Often, we do not want to make functional form assumptions about the data we analyze. We may want to fit a regression of an outcome on a set of regressors and be agnostic about the functional form of the regressors. Spline basis functions are flexible approximations to the functional form of the regressors. We may also want to visualize the relationship between an outcome and a regressor or between variables. We may use splines to visualize this relationship without claiming linearity or other functional forms.

In Stata 18, you can use the new makespline command to generate B-spline, piecewise polynomial spline, and restricted cubic spline basis functions from a list of existing variables.
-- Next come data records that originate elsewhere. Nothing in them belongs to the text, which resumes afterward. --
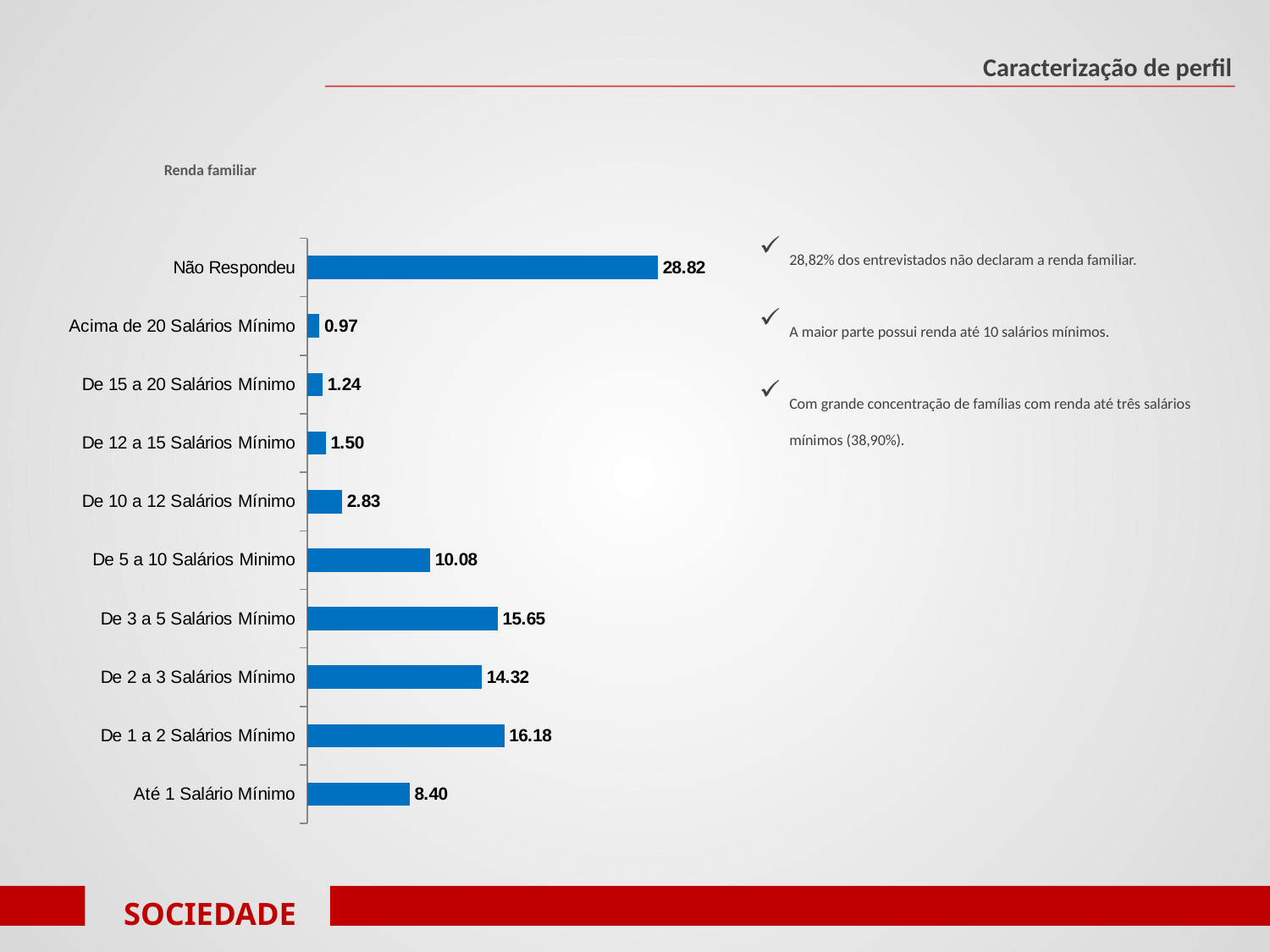
How many categories are shown in the chart? 10 What is the difference between 'De 3 a 5 Salários Mínimo' and 'De 2 a 3 Salários Mínimo'? 1.33 What is the value for 'De 1 a 2 Salários Mínimo'? 16.18 Which category has the lowest value? Acima de 20 Salários Mínimo Which is larger, 'De 1 a 2 Salários Mínimo' or 'De 3 a 5 Salários Mínimo'? De 1 a 2 Salários Mínimo What is the value for 'Até 1 Salário Mínimo'? 8.40 What is the value for 'Não Respondeu'? 28.82 What is the value for 'De 10 a 12 Salários Mínimo'? 2.83 What kind of chart is this? Bar chart Which category has the highest value? Não Respondeu What is the title of the chart? Renda familiar What is the difference between 'Não Respondeu' and 'De 5 a 10 Salários Minimo'? 18.74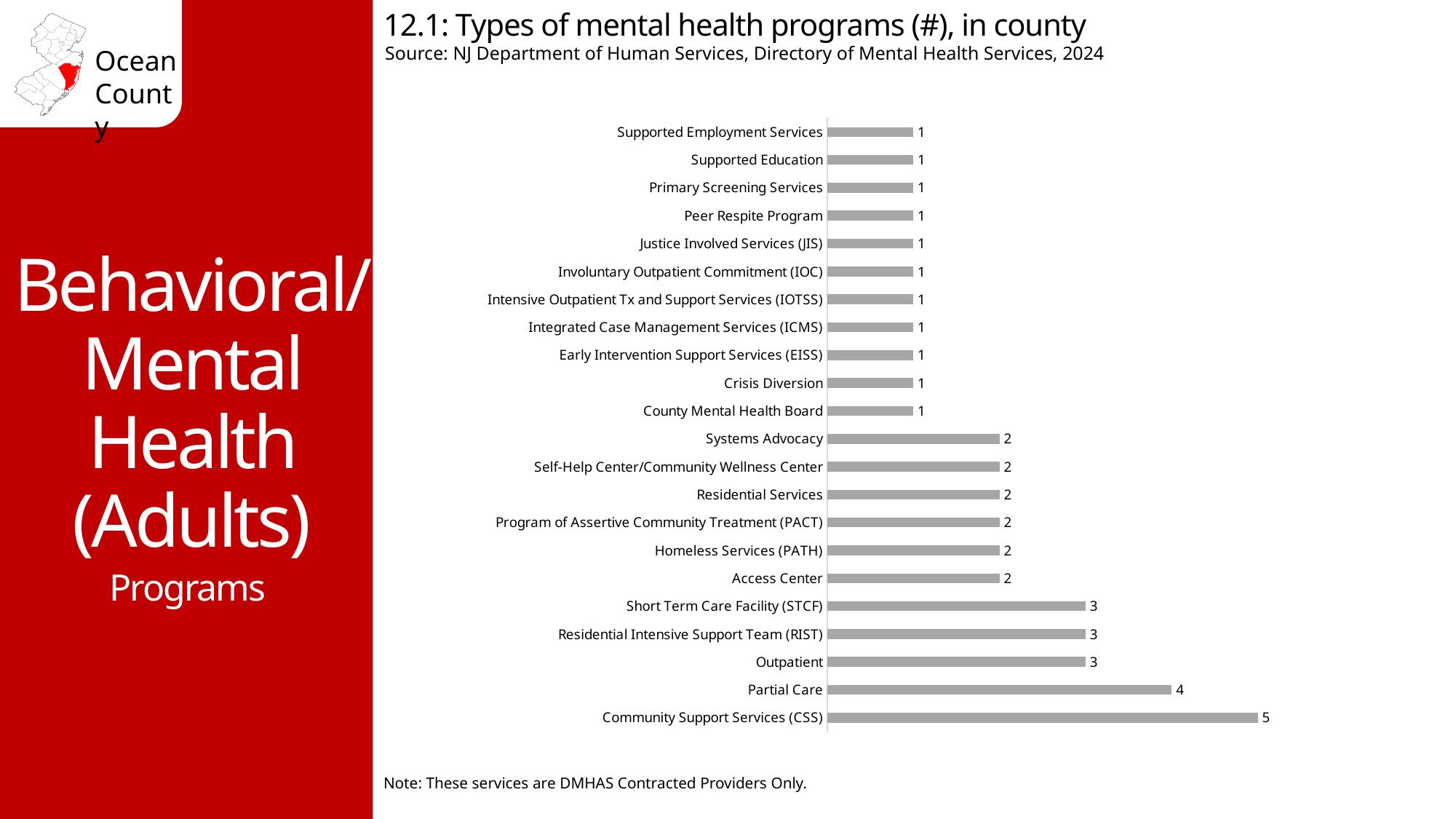
What is the difference between the values for Community Support Services (CSS) and Partial Care? 1 What is the value for Outpatient? 3 How many categories are shown in the chart? 22 What is the value for Homeless Services (PATH)? 2 What is the value for Crisis Diversion? 1 What is the difference between the values for Short Term Care Facility (STCF) and Systems Advocacy? 1 Which is larger, the value for Residential Intensive Support Team (RIST) or the value for Access Center? Residential Intensive Support Team (RIST) What is the value for Partial Care? 4 What kind of chart is shown on the slide? Bar chart Which category has the highest value? Community Support Services (CSS) What is the title of the chart? 12.1: Types of mental health programs (#), in county What is the value for Community Support Services (CSS)? 5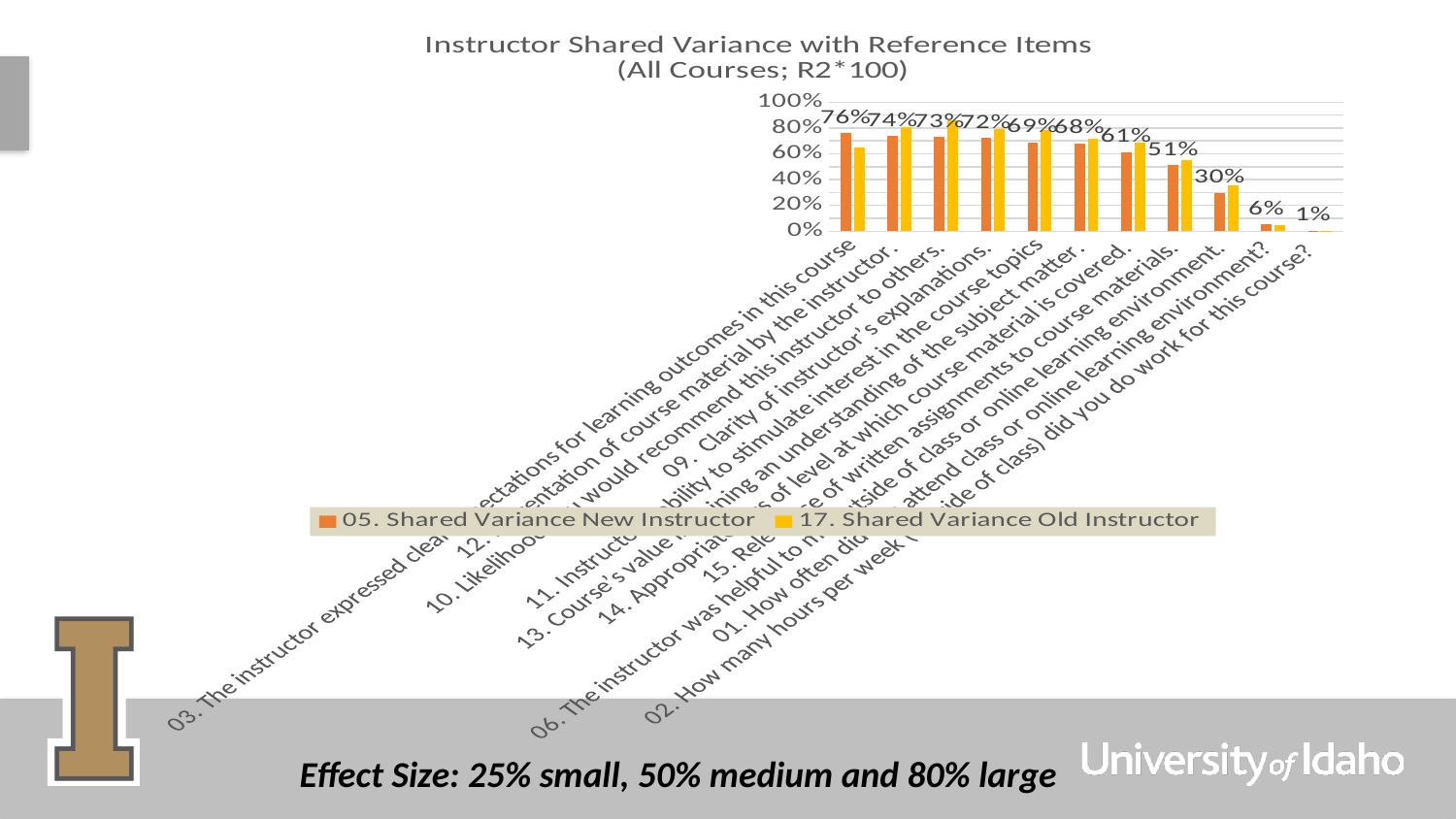
What is the highest labelled value for the 05. Shared Variance New Instructor series? 76% What kind of chart is shown on the slide? Bar chart What are the two series named in the legend? 05. Shared Variance New Instructor; 17. Shared Variance Old Instructor What is the 05. Shared Variance New Instructor value for '01. How often did you attend class or online learning environment?' 6% Do the 05. Shared Variance New Instructor values rise or fall moving from left to right along the x axis? Fall What is the lowest labelled value for the 05. Shared Variance New Instructor series? 1% How many series does the legend list? 2 What is the title of the chart? Instructor Shared Variance with Reference Items (All Courses; R2*100) What is the 05. Shared Variance New Instructor value for '09. Clarity of instructor's explanations.'? 72% How many categories (survey items) are plotted on the x axis? 11 What is the difference between the highest (76%) and lowest (1%) labelled values for the 05. Shared Variance New Instructor series? 75 percentage points What is the 05. Shared Variance New Instructor value for '02. How many hours per week (outside of class) did you do work for this course?' 1%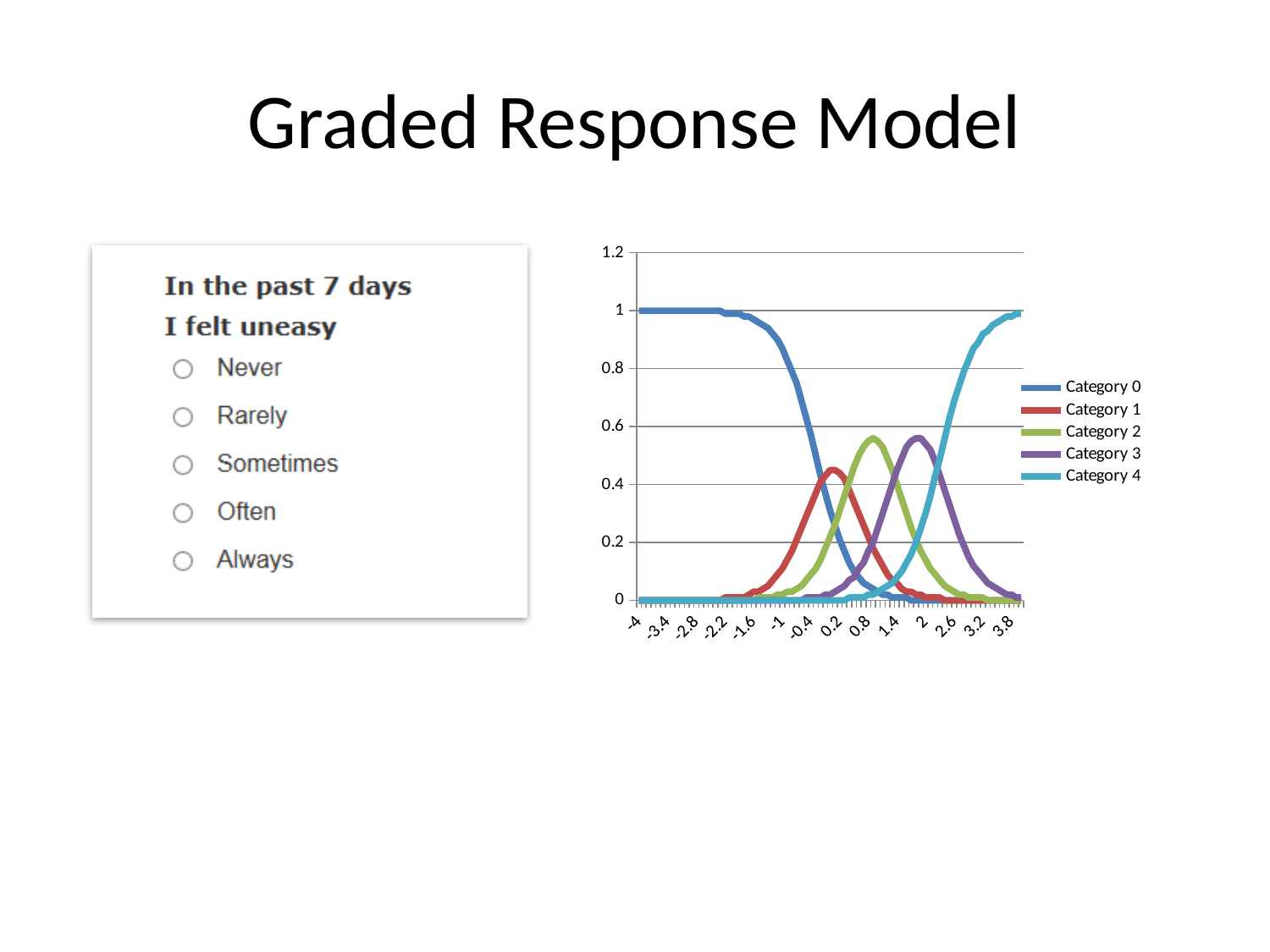
Does the Category 0 line rise or fall as the x axis moves from -4 to 3.8? fall Does the Category 4 line rise or fall as the x axis moves from -4 to 3.8? rise What is the highest value labelled on the chart's y axis? 1.2 Is the value of Category 0 at x = -4 greater or less than 0.8? greater Which line reaches a higher peak, Category 1 or Category 2? Category 2 What kind of chart is shown on the slide? line chart What colour is the Category 1 line in the legend? red Is the value of Category 0 at x = 2 greater or less than 0.2? less How many series does the chart's legend list? 5 Is the peak value of the Category 1 line greater or less than 0.6? less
For example, we could type

. makespline bspline x1 x2 x3 x4 ...x100

to form 100 third-order B-spline basis functions, one for each variable from x1 to x100. We can now use any of the basis functions to fit a model and be agnostic about the relationship of the covariates and an outcome of interest. Or we could visualize the relationship of the outcome of interest and any of the basis function components that makespline generated.

Let’s see it work

We would like to see the effect of mothers smoking (mbsmoke) on an infant’s birthweight (bweight) using the telasso command. The telasso command lets us model both the outcome (bweight) and the treatment (mbsmoke). We believe that there is a relationship between birthweight and the mother’s age (mage), mother’s educational attainment (medu), and father’s educational attainment (fedu). We also believe that medu is a good predictor of whether a mother smokes during pregnancy.

We are agnostic about the functional form for the relationship of bweight and mage, medu, and fedu. We are also agnostic about the relationship between mbsmoke and medu. This does not matter to telasso. The command selects from a set of candidate covariates and estimates the treatment effect of interest.

We use makespline to form basis functions from each of the covariates of interest.

. makespline bspline mage medu fedu

We generated third-order B-spline basis functions, each consisting of five variables, from mage, medu, and fedu. The variables generated have generic system names, starting with _bsp. If you prefer, you can change the basis names using the basis() option. Below, we show the generated variables:

The B-spline basis function components from mage start with_bsp_1, from medu with _bsp_2, and from fedu with _bsp_3. Using these basis functions, we fit the treatment-effects model:

. telasso (bweight c._bsp_1*##c._bsp_2* _bsp_3*) (mbsmoke _bsp_2*)

bweight is an arbitrary function of the interaction (specified by using ##) of the basis functions for mage and medu and of the basis function for father’s education. mbsmoke is an arbitrary function of the basis function for mother’s education. Below are the results:

The basis function variables created by makespline and their interactions produced 40 potential control variables. telasso selected 5 of those controls and used them to compute a treatment effect of –263 grams. In other words, the birthweight of babies would be 263 grams less if all mothers smoked relative to the counterfactual in which no mother smoked.